Currently, vast tracts of Idlib territory is held by factions of al-Nusra Front, the Syrian branch of Al-Qaeda which is widely blacklisted as a terrorist group. The blacklisting is expected to buy considerable international validity to the possible involvement of China and Russia militarily in favor of Damascus campaign.
Prelude to involvement in reconstruction
Looking at the case from another dimension, the Chinese help offer to the Syrian administration can be seen as an effort to build a prelude to engage in the reconstruction of the conflict-hit nation. Beijing’s strategy has always revolved around the securing its economic interests using diplomacy and closeness to the countries. This strategy helped the Chinese leaders to gain sway in various parts of the world in a fierce competition against the US.
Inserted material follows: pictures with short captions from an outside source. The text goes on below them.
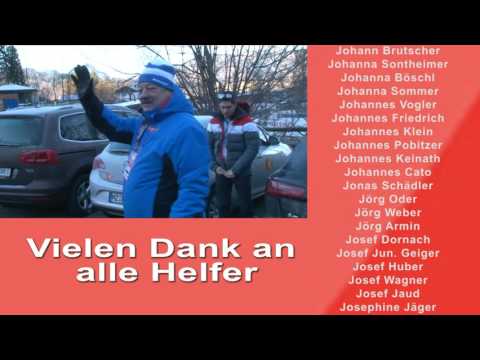 Helferfilm Vierschanzentournee Oberstdorf 2017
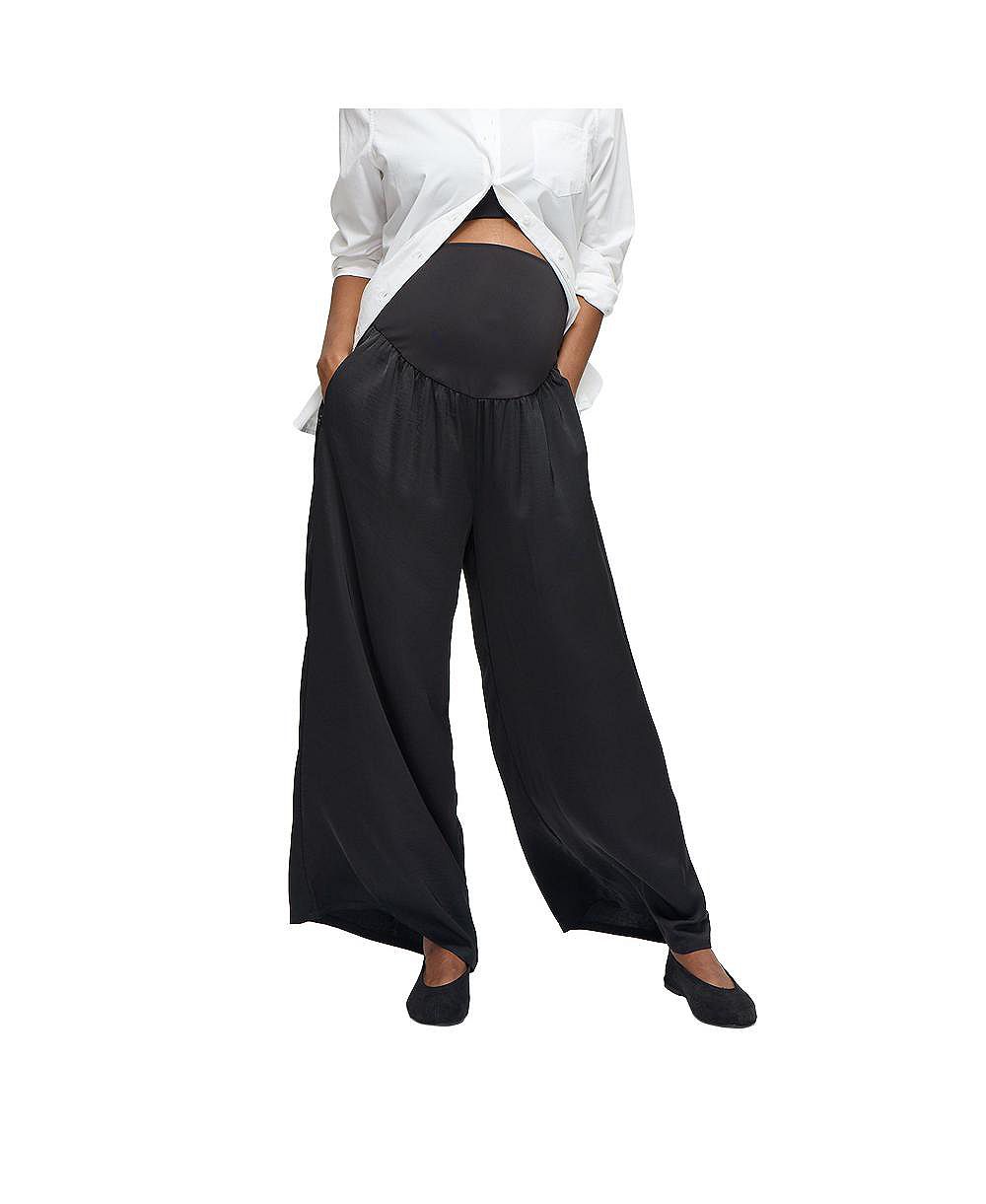Брюки Ingrid + Isabel Maternity Flowy Woven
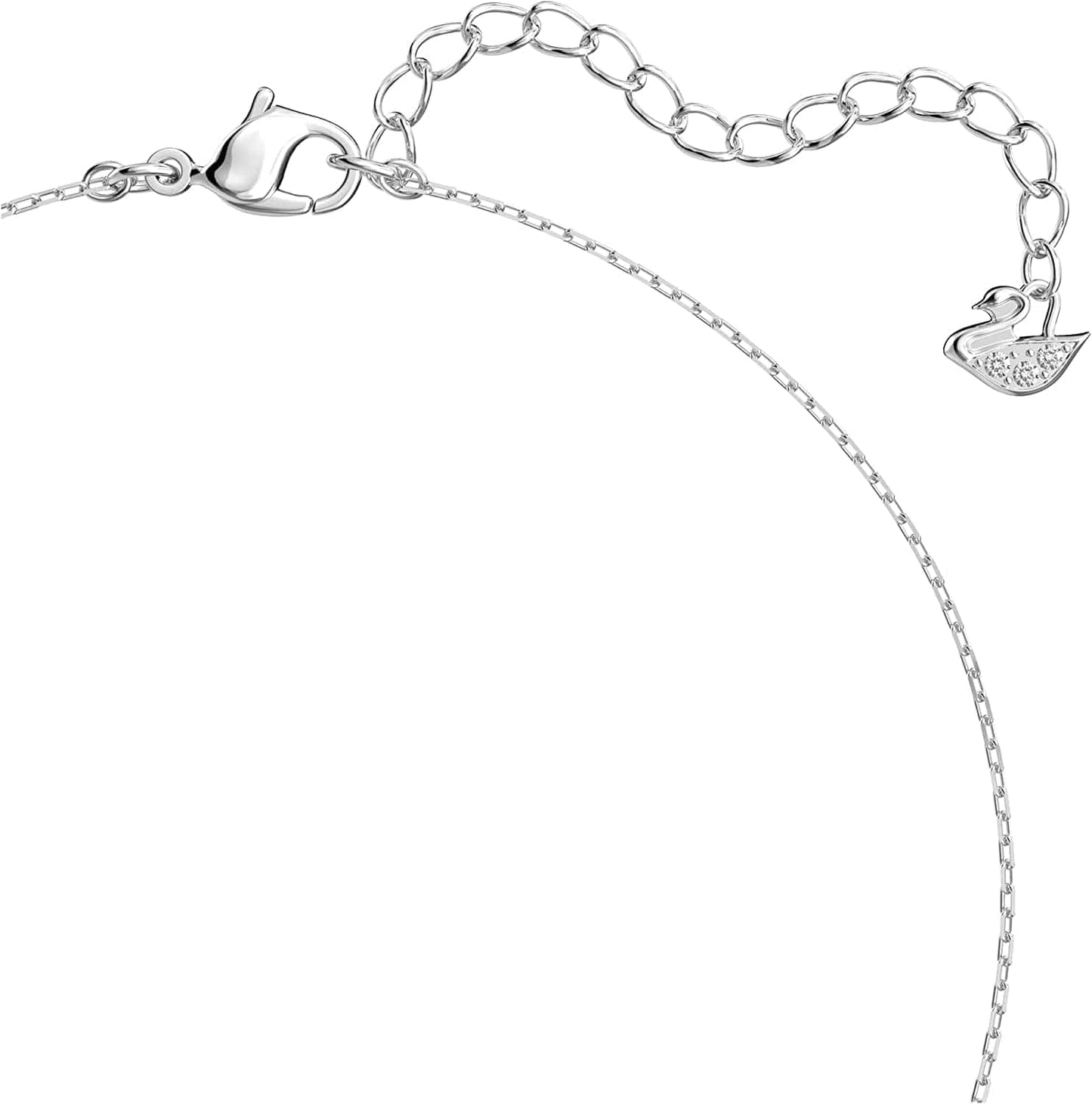 Swarovski Attract Trilogy Crystal Necklace and Earrings Jewelry Collection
The welcomed Chinese entry to Syria's rehabilitation becomes significant against the uninvited entry of the US and other adversaries to the Syrian government to the rebuilding efforts. Once the US and other allies are cut from the list, other pro-Damascus actors, including Beijing, will find it a great opportunity to play a role in a post-war Syria.
For the Chinese leaders, participation in Syria's rebuilding will help with stronger presence and coalitions in the Levant and West Asia regions. This prospect is what encouraging China to join the prospective Syria rehabilitation projects.
Beijing flexes muscles to Washington
China’s presence in Syria in the form of military involvement in the Idlib or engagement in reconstruction process is aimed at, beside gaining a toehold, flexing the muscles for the rival US. West Asia, with its geopolitical position and being home to huge energy reserves that make it economically attractive, is one of the world’s key competition fields for the great powers. China strategically needs to expand its foothold in the region to unseat the US as an economic superpower. Moreover, amid intensifying trade war between the US and China, Beijing in response seeks to squeeze Washington in other areas, including Syria.